----- DOCUMENT PASSAGE -----
Google Images Redesign Adds Desktop Feed; AI Image Generation Enters Search

Google has marked 25 years of Google Images with a redesigned desktop homepage and a plan to add AI image generation to Search. Per a July 14 post from Brad Kellett, Google’s senior engineering director for Search, the changes will roll out in stages over the coming weeks.
The headline feature for ordinary web users is a new Google Images home page on desktop. Instead of opening to a largely blank search field, signed-in users in the United States will see a browsable, continuously updated gallery of images tailored to their interests. Images saved to Google Collections will appear as tabs above the feed, providing quick access to previously explored topics.
Google Images launched in July 2001 after demand for photos of Jennifer Lopez’s green Versace Grammy dress demonstrated that blue-link search results were not enough for image-heavy queries. The service has since accumulated features including reverse image search, Lens, multisearch and Circle to Search.

A vibrant digital workspace displays photo galleries, creative AI art, browsers, and cloud servers across multiple screens.AI generation moves into Search​

Google is also bringing text-to-image generation into AI Overviews. The company says the feature will use its latest Nano Banana model to create new images from prompts when users cannot find a suitable result on the web.
----- ENTRIES SHOWN -----
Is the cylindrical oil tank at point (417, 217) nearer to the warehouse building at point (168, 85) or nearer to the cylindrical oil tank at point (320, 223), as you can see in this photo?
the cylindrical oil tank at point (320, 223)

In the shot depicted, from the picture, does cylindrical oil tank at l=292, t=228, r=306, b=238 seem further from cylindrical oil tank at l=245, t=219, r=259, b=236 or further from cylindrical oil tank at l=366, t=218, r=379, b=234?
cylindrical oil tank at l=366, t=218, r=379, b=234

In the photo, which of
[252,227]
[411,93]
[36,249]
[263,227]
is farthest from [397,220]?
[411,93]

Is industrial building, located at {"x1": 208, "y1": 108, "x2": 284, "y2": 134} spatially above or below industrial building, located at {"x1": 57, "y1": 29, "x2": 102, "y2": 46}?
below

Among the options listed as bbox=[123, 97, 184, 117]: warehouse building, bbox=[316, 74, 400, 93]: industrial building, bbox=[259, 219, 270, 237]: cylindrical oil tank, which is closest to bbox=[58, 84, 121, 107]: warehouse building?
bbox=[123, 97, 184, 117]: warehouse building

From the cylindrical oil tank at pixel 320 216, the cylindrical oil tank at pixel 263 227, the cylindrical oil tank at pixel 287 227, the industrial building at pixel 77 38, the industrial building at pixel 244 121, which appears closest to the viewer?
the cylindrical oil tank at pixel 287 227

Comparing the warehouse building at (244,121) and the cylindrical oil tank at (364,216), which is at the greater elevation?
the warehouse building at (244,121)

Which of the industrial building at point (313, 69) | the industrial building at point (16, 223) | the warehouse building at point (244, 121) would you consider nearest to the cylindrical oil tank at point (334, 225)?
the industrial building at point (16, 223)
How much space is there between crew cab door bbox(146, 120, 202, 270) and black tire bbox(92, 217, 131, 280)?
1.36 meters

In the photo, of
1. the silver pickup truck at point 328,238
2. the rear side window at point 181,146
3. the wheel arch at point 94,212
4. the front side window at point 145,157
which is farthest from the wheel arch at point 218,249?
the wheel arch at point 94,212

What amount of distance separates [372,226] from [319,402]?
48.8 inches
-----
List the features the Google Images article says the service has accumulated since its launch.

▸ RESPONSE:
Reverse image search, Lens, multisearch, Circle to Search